The task: Reproduce verbatim the part of the woven fabric color excerpt below, starting with "For the colorful and figured woven fabrics formed" and going on through "were also explored.".

Selected excerpt:
===

For the colorful and figured woven fabrics formed by only using raw white warps and multicolored wefts, the created colors of fabrics mainly come from the color mixing of different colored weft yarns. In this study, based on the yarn color mixing principle, weft yarns in six different colors—red, green, blue, yellow, black and white—together with the raw white warp yarn were used to create a series of fabric colors. In addition, in order to reduce the white warp floats on the fabric surface as well as the lightness of the fabric due to these floats, two types of weft-backed structures—weft-backed structure with and without a regulating layer—were designed to construct the fabric. The effects of the proportion of yarn color components for mixing, weft density and the introduction of black weft floats on the fabric surface on the color attributes of fabrics were also explored.

2. Experimental Details

2.1. Design of Weft Yarn Colors and Weft-Backed Structures

Color is one of the most important aspects for woven fabric design. The final visualized color of colorful and figured woven fabrics is the result of the combined weave color effect, achieved from a series of different colored yarns, mixed in varying proportions via the weave design. Based on the coloring principle of woven fabric, a kind of color-mixing of non-transparent color, limited warp and weft yarns, in primary colors or basic colors, are commonly mixed to produce more mixed colors [17]. Therefore, the colors of warp and weft used in the fabric have a great impact on the final color and figuring effect of woven fabric. In the color mode, RGB, red, green and blue are three primary colors, while cyan, magenta, yellow and black are four primary colors for the CMYK (Cyan, Magenta, Yellow, and Black) color mode [18,19]. These two color modes have been applied in the color design of colorful woven fabrics. On this basis, weft yarns in six different colors—red, green, blue, yellow, black and white—together with raw white warp yarn were selected to create the mixed colors for the colorful and figured woven fabrics in this study.

===

Dataset extract:
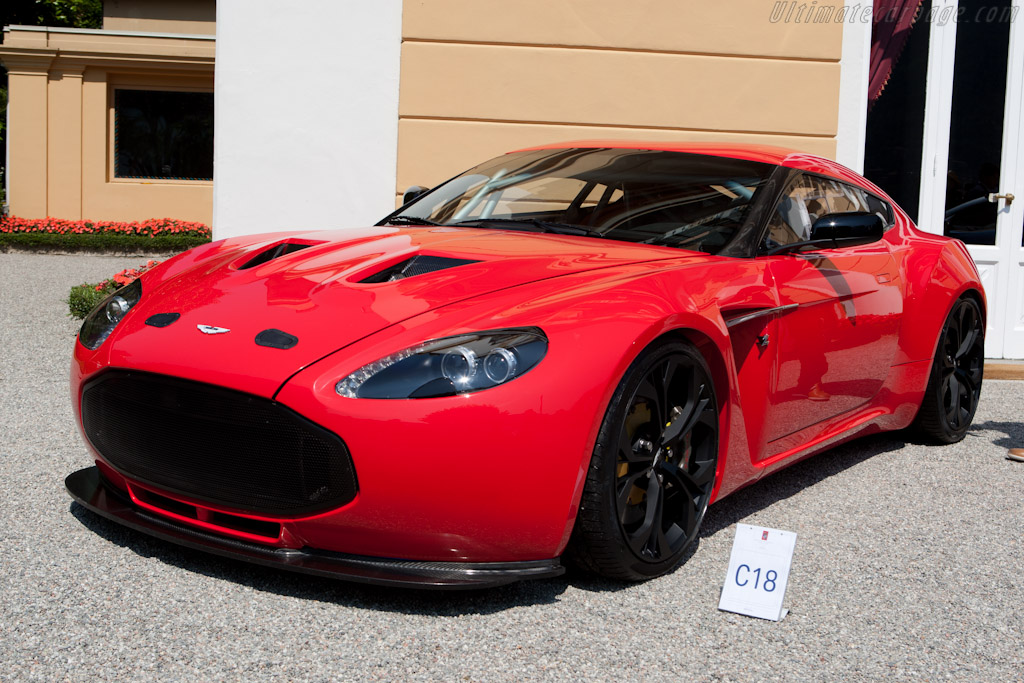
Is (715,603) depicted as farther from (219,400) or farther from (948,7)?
(948,7)

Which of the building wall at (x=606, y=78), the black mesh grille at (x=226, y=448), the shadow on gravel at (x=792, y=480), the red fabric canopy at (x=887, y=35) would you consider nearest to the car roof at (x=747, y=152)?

===

The output:
For the colorful and figured woven fabrics formed by only using raw white warps and multicolored wefts, the created colors of fabrics mainly come from the color mixing of different colored weft yarns. In this study, based on the yarn color mixing principle, weft yarns in six different colors—red, green, blue, yellow, black and white—together with the raw white warp yarn were used to create a series of fabric colors. In addition, in order to reduce the white warp floats on the fabric surface as well as the lightness of the fabric due to these floats, two types of weft-backed structures—weft-backed structure with and without a regulating layer—were designed to construct the fabric. The effects of the proportion of yarn color components for mixing, weft density and the introduction of black weft floats on the fabric surface on the color attributes of fabrics were also explored.